April 3, 2017
Excel Surgery Ctr., L.L.C. v Fiduciary Ins. Co. of Am. (2017 NY Slip Op 50408(U))
Headnote
Reported in New York Official Reports at Excel Surgery Ctr., L.L.C. v Fiduciary Ins. Co. of Am. (2017 NY Slip Op 50408(U))
SUPREME COURT, APPELLATE TERM, SECOND DEPARTMENT, 9th and 10th JUDICIAL DISTRICTS
against
Fiduciary Insurance Company of America, Respondent.
Law Office of Gabriel & Shapiro, LLC, Steven F. Palumbo, Esq., for appellant. Rubin, Fiorella & Friedman, LLP, Dean G. Aronin, Esq., for respondent.
Appeal from an order of the District Court of Suffolk County, Third District (C. Stephen Hackeling, J.), dated May 28, 2015. The order granted defendant’s motion for summary judgment dismissing the complaint on the ground that the action was premature.
ORDERED that the order is affirmed, without costs.
In this action by a provider to recover assigned first-party no-fault benefits, defendant moved for summary judgment dismissing the complaint on the ground that the action was premature. Plaintiff appeals from an order of the District Court which granted defendant’s motion.
It is undisputed that defendant timely mailed (see St. Vincent’s Hosp. of Richmond v Government Empls. Ins. Co., 50 AD3d 1123 [2008]) its verification request and follow-up verification request to plaintiff and that plaintiff failed to provide the information requested. Rather, in response to defendant’s verification requests, plaintiff informed defendant, by letter, that plaintiff was an ambulatory facility and, as such, did “not possess all the medical records,” advising defendant to “request any additional information directly from the treating provider.” Plaintiff’s response did not refer to any specific request or state that plaintiff was not in [*2]possession of any of the items requested by defendant.
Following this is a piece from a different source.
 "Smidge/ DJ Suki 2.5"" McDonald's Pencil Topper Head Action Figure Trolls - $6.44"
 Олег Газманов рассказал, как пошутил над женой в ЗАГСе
Thus, plaintiff did not demonstrate that it had sufficiently responded to defendant’s verification requests (see D & R Med. Supply v American Tr. Ins. Co., 32 Misc 3d 144[A], 2011 NY Slip Op 51727[U] [App Term, 2d Dept, 2d, 11th & 13th Jud Dists 2011]; Urban Radiology, P.C. v Tri-State Consumer Ins. Co., 27 Misc 3d 140[A], 2010 NY Slip Op 50987[U] [App Term, 2d Dept, 2d, 11th & 13th Jud Dists 2010]; cf. Mount Sinai Hosp. v Auto One Ins. Co., 121 AD3d 869 [2014]).
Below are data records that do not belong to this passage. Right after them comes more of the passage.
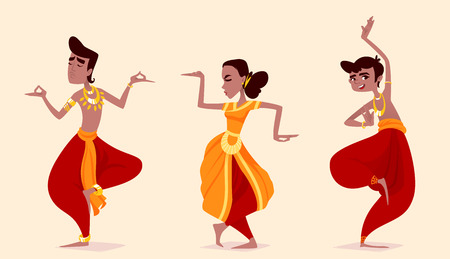 Indian dancers in the posture of Indian dance. Vector cartoon illustration.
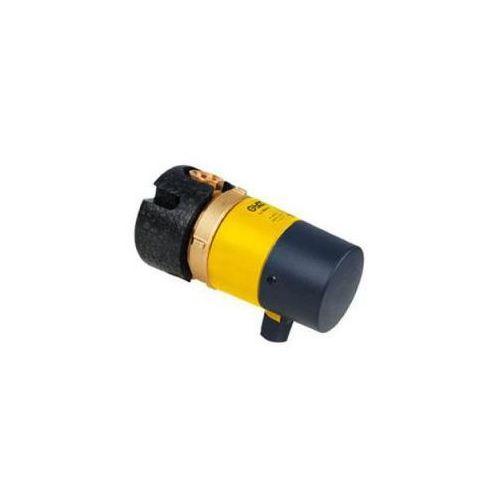 Towar z kategorii: pompy cyrkulacyjne - LFP 15 PWr 14C pompa cyrkulacyjna Pompa Leszno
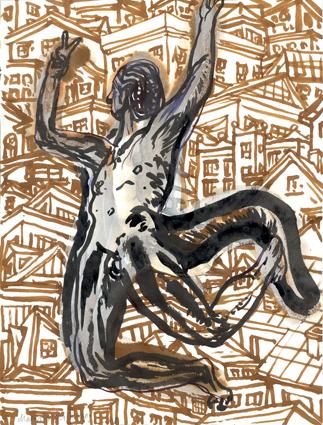 Stadt, Architektur, Figur, Zeichnungen, Teufel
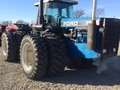 1988 Ford 876 Tractor
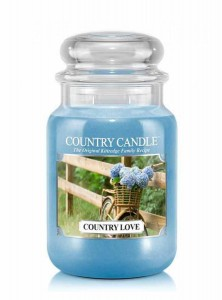 Country Candle COUNTRY LOVE duża świeca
As defendant demonstrated that it had not received the verification requested, and plaintiff did not show that it had provided defendant with all of the requested verification items which were in plaintiff’s possession, the 30-day period within which defendant was required to pay or deny the claims did not begin to run (see 11 NYCRR 65-3.8 [a] [1]; Central Suffolk Hosp. v New York Cent. Mut. Fire Ins. Co., 24 AD3d 492 [2005]; D & R Med. Supply v American Tr. Ins. Co., 32 Misc 3d 144[A], 2011 NY Slip Op 51727[U]; cf. Hospital for Joint Diseases v State Farm Mut. Auto. Ins. Co., 8 AD3d 533 [2004]). Consequently, the District Court properly granted defendant’s motion for summary judgment dismissing the complaint on the ground that the action was premature.
Accordingly, the order is affirmed.
Iannacci, J.P., Tolbert and Brands, JJ., concur.